Texte fourni.
<<<<
Cela fait deux semaines que je suis rentrée du Pérou, mais je n’ai pas encore la sensation d’être complètement rentrée, et une partie de moi est encore là bas dans un endroit de l’Amazonie péruvienne, où j’ai vécu pendant trois semaines.
Les expériences que j’ai faites au Pérou furent tellement puissantes, tellement transformatrices, que j’ai comme une espèce de mélancolie, et un désir immense et profond de me connecter à nouveau avec ces espaces de mon être, au travers desquels j’ai voyagé de manière intense, durant ce mois d’août 2014, guidée par deux chamanes d’exception, Emilio et Romulo.
Cette expérience m’a marquée au fer rouge et parce que beaucoup d’entre vous me l’avez demandé, j’ai décidé de partager une partie de mes aventures péruviennes.
Je raconterai la semaine que j’ai passé seule dans la forêt, quasiment à jeun. En fait, une véritable initiation, après une première semaine de préparation, de Kundalini yoga, de méditations, mantras, chants sacrés, pranayamas.
Après cette première semaine, nous avons fait ce que les chamanes appellent « la Diète » c’est-à-dire 7 jours seuls dans la forêt – la diète est un processus personnel, où chaque moment se transforme en méditation, j’ai eu le sentiment d’être en permanence confrontée à moi-même, dans un lieu où je ne pouvais pas m’échapper avec mes passe-temps habituels. (Travail, nourriture, enfants, amis, internet etc.)
Parmi les différentes « épreuves » de mon voyage, « la Diète » était celle qui me préoccupait le plus. Bien que je ne me considère pas comme peureuse, j’ai une crainte profonde des serpents, et l’idée de rester seule dans la forêt, surtout pendant la nuit, dans un lieu où selon moi, il n’y avait aucune protection de l’extérieur, m’inquiétait ; et en même temps, une espèce de sérénité et de confiance me disait que tout se passerait bien, et que les expériences de cette semaine étaient nécessaires pour moi.
>>>>
Matériel fourni.
<<<<
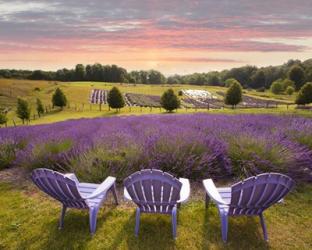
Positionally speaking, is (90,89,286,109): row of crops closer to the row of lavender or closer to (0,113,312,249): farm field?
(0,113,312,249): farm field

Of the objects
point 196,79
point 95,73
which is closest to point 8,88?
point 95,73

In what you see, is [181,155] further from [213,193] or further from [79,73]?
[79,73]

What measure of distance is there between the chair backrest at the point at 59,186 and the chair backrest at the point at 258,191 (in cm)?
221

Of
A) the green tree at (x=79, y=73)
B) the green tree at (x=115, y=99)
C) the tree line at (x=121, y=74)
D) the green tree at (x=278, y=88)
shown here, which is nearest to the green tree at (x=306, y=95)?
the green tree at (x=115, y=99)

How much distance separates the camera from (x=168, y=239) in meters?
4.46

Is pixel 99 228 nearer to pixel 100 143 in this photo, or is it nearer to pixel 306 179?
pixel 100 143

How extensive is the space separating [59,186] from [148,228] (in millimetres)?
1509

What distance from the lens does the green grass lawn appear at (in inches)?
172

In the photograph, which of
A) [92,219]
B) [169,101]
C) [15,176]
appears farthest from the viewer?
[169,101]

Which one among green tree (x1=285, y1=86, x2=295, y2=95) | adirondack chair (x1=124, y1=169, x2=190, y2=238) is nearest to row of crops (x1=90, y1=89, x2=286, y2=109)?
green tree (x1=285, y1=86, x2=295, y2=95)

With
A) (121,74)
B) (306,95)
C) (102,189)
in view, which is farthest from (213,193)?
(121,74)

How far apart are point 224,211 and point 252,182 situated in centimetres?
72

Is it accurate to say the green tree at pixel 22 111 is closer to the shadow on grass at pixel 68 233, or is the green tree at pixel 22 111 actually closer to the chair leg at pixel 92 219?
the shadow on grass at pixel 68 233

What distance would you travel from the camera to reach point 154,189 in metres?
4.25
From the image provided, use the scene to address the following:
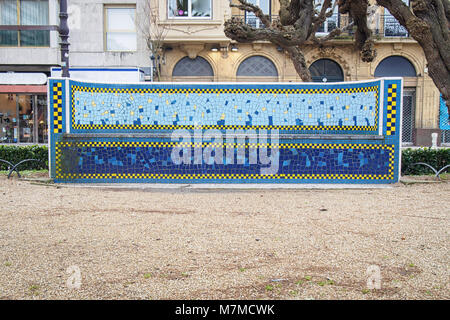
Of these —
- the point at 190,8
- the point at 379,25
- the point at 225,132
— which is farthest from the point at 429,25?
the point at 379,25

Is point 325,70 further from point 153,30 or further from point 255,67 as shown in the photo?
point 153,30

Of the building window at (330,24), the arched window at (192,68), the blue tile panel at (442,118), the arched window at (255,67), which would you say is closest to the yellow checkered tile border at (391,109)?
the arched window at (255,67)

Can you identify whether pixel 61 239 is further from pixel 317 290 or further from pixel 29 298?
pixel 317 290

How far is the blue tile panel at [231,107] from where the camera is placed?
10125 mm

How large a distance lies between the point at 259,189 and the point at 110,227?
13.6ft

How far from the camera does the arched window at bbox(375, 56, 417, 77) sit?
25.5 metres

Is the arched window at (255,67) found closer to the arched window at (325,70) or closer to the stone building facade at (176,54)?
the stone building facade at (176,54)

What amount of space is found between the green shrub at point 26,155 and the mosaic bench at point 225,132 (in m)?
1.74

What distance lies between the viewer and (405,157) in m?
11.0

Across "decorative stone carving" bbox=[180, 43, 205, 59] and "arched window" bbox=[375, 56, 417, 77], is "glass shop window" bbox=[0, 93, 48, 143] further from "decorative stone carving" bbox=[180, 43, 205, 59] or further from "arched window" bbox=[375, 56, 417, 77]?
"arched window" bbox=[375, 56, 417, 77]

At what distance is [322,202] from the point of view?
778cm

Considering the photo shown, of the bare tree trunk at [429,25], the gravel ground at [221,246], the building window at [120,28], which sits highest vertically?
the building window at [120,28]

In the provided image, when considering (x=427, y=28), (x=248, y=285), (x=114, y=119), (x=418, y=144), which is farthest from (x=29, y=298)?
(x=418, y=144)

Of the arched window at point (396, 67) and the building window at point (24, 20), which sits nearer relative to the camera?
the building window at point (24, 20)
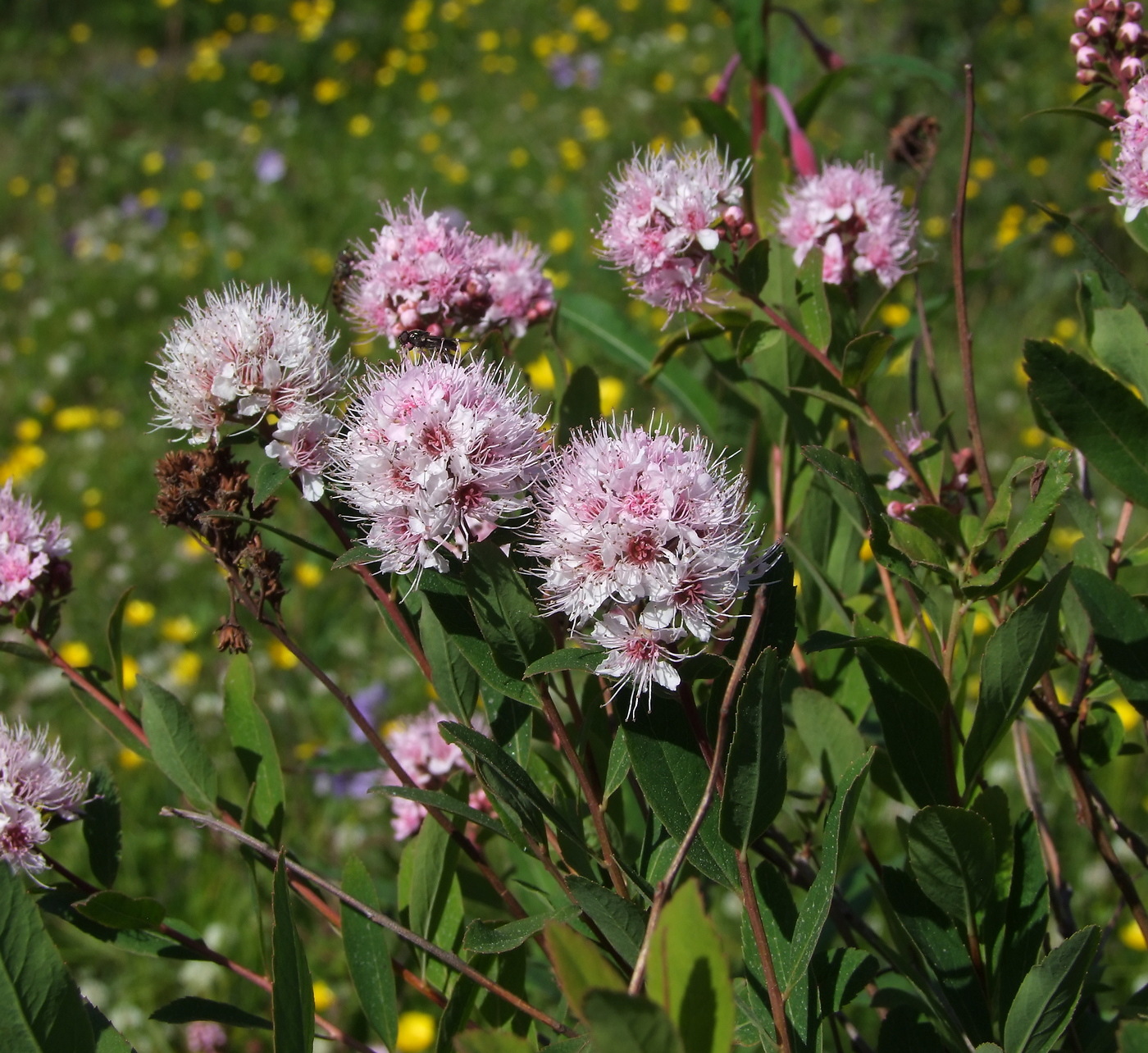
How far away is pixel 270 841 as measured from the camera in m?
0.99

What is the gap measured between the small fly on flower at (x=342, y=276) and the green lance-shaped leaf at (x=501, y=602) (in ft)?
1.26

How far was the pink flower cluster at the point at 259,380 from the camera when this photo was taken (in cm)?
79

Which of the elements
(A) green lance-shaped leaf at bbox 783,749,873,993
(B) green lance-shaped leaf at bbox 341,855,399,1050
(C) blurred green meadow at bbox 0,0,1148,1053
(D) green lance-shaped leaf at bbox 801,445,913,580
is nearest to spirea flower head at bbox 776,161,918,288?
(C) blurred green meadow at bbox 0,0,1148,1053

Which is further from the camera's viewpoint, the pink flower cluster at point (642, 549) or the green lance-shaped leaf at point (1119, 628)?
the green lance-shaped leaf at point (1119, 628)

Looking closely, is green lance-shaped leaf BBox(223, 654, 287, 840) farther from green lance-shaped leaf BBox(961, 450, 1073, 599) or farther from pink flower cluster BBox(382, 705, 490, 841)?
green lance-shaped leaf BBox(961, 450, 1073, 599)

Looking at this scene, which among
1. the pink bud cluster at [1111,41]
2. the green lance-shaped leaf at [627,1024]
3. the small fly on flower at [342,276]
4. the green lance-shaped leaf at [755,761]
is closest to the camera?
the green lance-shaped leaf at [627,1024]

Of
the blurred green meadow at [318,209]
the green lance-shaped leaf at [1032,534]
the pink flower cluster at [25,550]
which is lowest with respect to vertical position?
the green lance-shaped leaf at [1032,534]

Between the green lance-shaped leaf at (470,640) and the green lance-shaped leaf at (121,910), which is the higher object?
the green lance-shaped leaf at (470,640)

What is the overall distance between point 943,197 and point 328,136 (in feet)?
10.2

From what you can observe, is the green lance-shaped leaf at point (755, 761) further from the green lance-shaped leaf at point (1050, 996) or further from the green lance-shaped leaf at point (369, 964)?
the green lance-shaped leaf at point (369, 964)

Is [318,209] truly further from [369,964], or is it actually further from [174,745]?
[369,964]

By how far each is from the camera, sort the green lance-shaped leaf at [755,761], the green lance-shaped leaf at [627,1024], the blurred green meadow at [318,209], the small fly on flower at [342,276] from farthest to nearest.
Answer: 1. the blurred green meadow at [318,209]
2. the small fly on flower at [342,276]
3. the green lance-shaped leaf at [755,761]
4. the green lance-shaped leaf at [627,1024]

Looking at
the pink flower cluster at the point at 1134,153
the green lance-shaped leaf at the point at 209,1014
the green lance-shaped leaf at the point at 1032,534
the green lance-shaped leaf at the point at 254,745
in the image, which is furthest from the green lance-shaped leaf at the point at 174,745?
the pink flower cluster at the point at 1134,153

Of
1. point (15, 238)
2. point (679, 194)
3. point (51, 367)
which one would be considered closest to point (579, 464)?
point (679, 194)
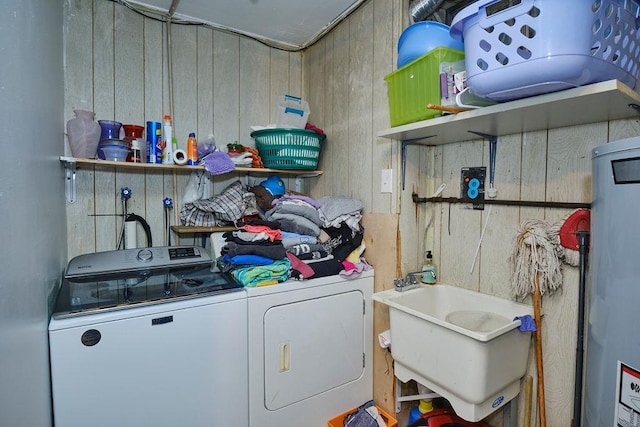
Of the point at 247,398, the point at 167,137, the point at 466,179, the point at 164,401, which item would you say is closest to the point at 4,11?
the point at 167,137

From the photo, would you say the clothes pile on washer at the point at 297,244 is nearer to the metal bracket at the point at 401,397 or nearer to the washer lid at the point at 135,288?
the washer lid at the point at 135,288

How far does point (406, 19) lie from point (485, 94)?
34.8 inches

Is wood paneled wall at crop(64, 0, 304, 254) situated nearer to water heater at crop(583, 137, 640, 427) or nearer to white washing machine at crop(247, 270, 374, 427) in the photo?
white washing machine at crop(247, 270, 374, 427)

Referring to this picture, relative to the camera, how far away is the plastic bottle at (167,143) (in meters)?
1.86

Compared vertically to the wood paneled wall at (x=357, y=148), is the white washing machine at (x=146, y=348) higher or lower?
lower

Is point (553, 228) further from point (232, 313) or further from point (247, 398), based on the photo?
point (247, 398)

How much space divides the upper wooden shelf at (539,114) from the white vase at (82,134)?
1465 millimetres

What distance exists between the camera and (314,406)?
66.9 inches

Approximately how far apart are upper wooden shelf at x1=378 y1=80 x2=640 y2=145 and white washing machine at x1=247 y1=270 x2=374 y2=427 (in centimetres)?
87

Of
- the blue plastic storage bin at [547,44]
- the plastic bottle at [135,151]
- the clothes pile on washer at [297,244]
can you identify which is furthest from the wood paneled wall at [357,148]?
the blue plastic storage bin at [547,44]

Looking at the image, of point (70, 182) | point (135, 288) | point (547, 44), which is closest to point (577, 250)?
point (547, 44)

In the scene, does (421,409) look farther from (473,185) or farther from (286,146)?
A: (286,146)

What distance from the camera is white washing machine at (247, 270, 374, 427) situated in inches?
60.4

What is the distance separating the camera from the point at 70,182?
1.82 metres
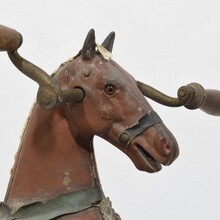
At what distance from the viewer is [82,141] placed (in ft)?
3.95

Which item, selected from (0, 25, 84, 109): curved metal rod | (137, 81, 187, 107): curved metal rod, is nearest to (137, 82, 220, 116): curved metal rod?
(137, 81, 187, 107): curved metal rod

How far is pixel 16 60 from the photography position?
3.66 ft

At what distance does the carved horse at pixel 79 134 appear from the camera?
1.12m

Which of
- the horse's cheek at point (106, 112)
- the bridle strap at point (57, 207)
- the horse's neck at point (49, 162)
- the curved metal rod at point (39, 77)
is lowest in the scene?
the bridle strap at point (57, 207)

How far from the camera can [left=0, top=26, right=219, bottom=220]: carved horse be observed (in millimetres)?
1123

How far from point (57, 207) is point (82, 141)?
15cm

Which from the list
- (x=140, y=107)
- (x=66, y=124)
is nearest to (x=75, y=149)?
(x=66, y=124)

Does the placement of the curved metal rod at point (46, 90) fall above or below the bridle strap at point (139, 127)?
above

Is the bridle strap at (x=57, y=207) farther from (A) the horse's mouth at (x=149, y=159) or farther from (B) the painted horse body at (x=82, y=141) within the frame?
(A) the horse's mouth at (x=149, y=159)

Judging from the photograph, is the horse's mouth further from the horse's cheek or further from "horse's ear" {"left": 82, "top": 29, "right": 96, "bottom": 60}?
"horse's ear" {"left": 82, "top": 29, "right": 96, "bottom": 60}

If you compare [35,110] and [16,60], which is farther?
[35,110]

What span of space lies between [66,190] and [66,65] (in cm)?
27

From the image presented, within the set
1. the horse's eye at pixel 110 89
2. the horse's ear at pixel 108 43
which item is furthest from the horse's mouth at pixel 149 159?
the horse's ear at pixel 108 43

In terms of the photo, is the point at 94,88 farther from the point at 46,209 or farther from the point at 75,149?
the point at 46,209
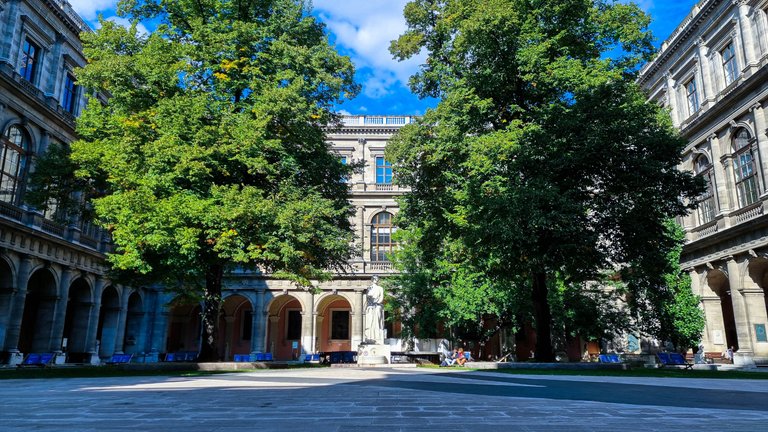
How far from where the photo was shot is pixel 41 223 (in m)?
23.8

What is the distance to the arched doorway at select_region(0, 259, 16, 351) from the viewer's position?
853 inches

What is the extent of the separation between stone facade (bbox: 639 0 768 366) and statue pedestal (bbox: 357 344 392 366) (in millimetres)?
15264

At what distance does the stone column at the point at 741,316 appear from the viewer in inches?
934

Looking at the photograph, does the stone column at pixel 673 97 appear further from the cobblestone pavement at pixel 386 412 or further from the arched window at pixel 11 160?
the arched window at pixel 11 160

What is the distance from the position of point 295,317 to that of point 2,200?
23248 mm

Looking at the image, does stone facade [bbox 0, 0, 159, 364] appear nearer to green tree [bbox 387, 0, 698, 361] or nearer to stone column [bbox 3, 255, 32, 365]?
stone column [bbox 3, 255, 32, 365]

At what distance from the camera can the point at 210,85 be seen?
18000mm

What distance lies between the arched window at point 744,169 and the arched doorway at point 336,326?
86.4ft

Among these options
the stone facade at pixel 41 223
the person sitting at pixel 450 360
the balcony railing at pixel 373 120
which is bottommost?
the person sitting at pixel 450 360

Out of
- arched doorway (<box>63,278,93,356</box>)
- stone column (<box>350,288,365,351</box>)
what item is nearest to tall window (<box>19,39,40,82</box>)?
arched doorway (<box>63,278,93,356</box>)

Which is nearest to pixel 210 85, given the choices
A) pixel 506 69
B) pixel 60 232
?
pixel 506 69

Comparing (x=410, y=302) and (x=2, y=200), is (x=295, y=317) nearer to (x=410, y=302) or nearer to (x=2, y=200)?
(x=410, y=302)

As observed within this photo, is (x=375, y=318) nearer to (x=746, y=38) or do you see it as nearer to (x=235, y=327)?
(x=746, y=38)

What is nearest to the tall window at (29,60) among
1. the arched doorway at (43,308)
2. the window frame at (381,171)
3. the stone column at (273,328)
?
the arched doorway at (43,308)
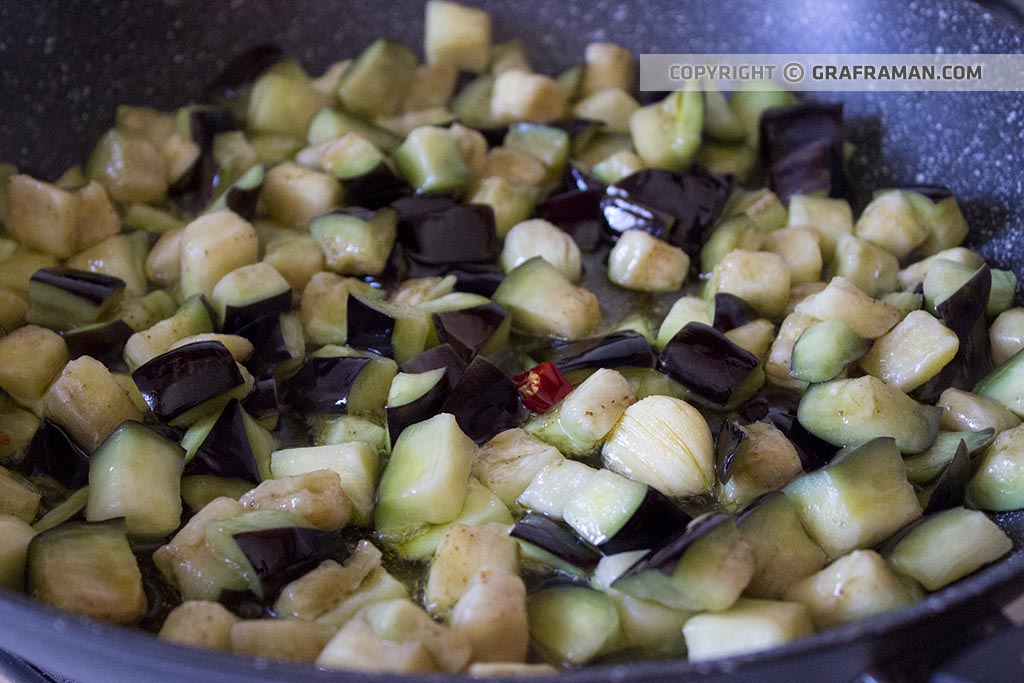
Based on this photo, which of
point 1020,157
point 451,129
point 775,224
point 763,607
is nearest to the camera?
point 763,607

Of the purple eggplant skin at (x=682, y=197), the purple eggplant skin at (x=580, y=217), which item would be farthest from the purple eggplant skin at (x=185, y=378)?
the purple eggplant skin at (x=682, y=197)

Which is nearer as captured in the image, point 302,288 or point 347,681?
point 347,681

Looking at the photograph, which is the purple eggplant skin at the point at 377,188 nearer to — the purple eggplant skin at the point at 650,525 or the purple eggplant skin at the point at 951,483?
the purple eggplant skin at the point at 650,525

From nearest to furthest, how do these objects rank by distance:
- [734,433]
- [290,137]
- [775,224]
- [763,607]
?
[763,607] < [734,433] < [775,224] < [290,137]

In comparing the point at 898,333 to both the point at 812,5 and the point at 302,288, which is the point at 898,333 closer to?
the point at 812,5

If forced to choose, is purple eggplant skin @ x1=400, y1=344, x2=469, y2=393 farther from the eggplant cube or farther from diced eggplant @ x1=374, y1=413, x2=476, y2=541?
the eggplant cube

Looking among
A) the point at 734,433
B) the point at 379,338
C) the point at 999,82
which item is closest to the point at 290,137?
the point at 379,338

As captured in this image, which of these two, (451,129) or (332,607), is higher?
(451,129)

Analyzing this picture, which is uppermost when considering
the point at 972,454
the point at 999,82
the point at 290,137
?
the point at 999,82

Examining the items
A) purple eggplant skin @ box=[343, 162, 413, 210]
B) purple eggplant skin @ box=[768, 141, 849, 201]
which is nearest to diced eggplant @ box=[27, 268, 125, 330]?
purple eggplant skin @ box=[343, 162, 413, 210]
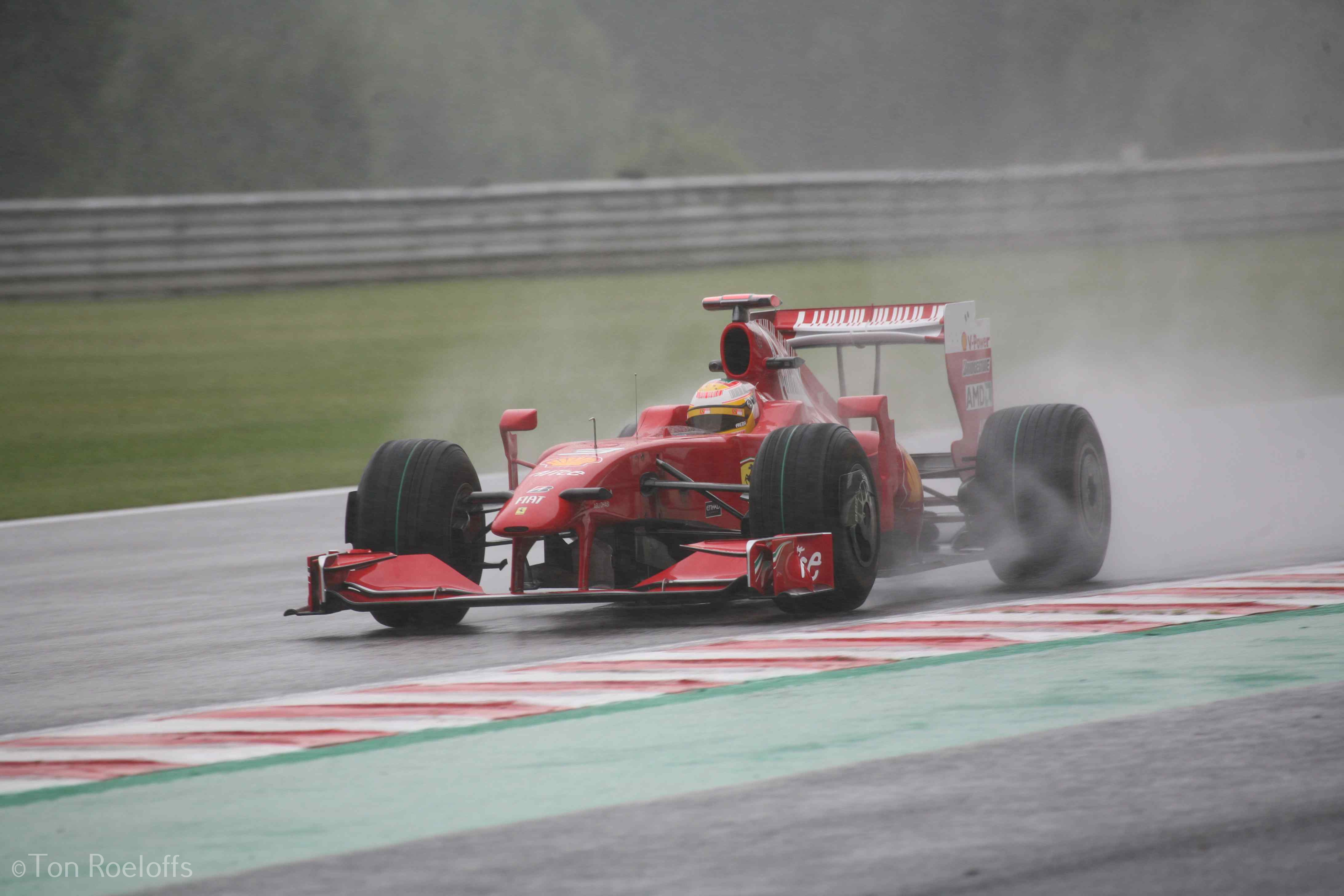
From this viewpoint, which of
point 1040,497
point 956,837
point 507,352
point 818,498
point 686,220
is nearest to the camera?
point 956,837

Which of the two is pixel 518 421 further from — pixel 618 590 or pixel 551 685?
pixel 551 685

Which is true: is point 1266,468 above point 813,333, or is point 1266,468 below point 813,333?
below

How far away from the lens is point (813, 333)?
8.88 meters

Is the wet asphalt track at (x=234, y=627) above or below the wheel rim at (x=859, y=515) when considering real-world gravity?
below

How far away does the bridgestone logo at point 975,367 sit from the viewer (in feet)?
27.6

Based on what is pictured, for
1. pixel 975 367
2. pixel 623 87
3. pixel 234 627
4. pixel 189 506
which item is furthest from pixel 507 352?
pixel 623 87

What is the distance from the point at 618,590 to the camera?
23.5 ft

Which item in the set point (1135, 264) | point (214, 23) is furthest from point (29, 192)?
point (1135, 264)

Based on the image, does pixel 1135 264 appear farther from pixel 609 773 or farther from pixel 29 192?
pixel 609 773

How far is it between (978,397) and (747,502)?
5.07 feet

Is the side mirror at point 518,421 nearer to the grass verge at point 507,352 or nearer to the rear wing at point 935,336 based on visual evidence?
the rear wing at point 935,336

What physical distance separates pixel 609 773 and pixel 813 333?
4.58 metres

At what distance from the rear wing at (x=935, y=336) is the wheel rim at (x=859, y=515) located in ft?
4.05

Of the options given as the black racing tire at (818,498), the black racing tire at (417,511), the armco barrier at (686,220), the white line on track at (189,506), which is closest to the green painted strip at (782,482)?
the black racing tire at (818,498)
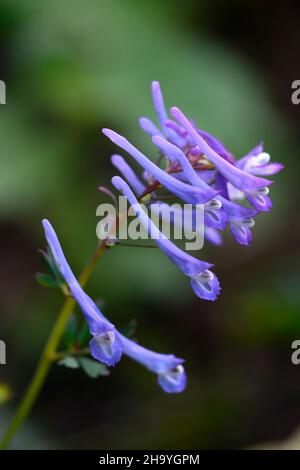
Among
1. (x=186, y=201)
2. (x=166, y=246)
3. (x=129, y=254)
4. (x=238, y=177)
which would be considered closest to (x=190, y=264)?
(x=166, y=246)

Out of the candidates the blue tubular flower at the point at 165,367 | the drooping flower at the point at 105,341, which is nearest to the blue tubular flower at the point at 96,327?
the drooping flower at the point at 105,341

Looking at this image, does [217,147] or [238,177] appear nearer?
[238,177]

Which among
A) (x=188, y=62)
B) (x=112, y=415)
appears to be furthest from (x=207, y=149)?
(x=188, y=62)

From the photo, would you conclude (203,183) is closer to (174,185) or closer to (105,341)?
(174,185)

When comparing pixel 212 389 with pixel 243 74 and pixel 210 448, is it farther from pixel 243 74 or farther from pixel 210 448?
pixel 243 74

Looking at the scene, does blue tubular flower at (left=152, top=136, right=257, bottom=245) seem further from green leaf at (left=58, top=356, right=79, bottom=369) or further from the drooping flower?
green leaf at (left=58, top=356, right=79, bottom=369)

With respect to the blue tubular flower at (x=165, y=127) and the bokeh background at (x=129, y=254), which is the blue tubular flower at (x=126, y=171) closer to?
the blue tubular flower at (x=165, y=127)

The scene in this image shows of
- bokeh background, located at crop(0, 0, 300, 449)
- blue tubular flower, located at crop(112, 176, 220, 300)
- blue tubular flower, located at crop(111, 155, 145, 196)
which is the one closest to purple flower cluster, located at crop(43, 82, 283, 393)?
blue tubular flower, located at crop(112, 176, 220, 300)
>>>>
Exercices proposés.
(a) Recopiez fidèlement le passage du récit sur le Pérou qui va de « Parmi les différentes » à « nécessaires pour moi. ».
(b) Prolongez le récit sur le Pérou à partir de sa dernière phrase.
Ce matériel provient d'une autre source que le récit sur le Pérou.

Réponses aux exercices.
(a)
Parmi les différentes « épreuves » de mon voyage, « la Diète » était celle qui me préoccupait le plus. Bien que je ne me considère pas comme peureuse, j’ai une crainte profonde des serpents, et l’idée de rester seule dans la forêt, surtout pendant la nuit, dans un lieu où selon moi, il n’y avait aucune protection de l’extérieur, m’inquiétait ; et en même temps, une espèce de sérénité et de confiance me disait que tout se passerait bien, et que les expériences de cette semaine étaient nécessaires pour moi.

(b)
Nous étions six personnes pour faire la Diète, à chacune d’entre nous a été assignée par tirage au sort une hutte, qu’ils appellent « tambo » qui possède un toit, deux cloisons de palmiers, un hamac et un lit avec une moustiquaire. La mienne s’appelait « la Maison des Ancêtres ». Quand je suis arrivée, j’ai pensé que j’avais de la chance car elle donnait sur la rivière.
On m’a dit aussi qu’elle fut construite sur un cimetière indigène, mais cela ne m’a pas plu du tout. Je m’imaginais que des présences viendraient me visiter pendant la nuit, ce qui n’est évidemment pas arrivé. Tout dans ce lieu diffusait une subtilité réellement zen.
J’écoutais les instructions avec curiosité : ne pas se baigner, se laver uniquement « les orifices », et sortir le moins possible du « tambo » ; et je pensais en moi-même, pour aller où ? Et surtout, rester sans rien faire et contempler seulement la nature.
Le premier jour j’étais réellement enchantée par la beauté du lieu et de la hutte, la présence de la forêt, tout paraissait idyllique.
Pendant la diète, on ingère des plantes maitresses, et comme ces plantes ne peuvent pas se prendre l’estomac vide, à 9h du matin apparaissait le fidèle Leoncio, un indigène de l’ethnie Shipibo, un véritable ange, qui faisait attention à ce que je sois toujours bien, de temps en temps il me jetait un petit coup d’œil, pour vérifier que tout était en ordre. La nourriture de Leoncio était invariable, une banane avec un riz très cuit, sans sel et sans rien. Le résultat culinaire était immangeable, et tellement poisseux que cela me provoquait l’envie de vomir. Je n’ai jamais pu manger le riz, je mangeais seulement difficilement la banane malgré la faim croissante des derniers jours.
Mais je préfère vous résumer mon expérience jour par jour.
J’ai imprégné le lieu avec mon énergie, avec mes paréos et cristaux.
Immédiatement je me suis préoccupée parce que je manquais des deux choses indispensables pour un aventurier dans de telles circonstances : du feu et un couteau. Mais mon instinct de survie est revenu, j’ai fait pipi autour de la hutte avec l’intention que tous les habitants du lieu sachent que c’était mon territoire, et que personne ne s’y approche. Aussi incroyable que cela paraisse, cela a fonctionné jusqu’au dernier jour, aucun moustique ne m’a approchée ni piquée. En plus, le premier jour j’ai fait un accord avec les habitants du lieu : je ne tuerai ni ne ferai de mal à aucune forme de vie, mais j’espérai la même chose pour moi. Je soufflai sur les rares moustiques qui s’approchaient de moi. Une cohabitation respectueuse s’installa autour de la hutte.
J’étais très fatiguée toute la matinée de ce premier jour, et j’ai passé mon temps à dormir.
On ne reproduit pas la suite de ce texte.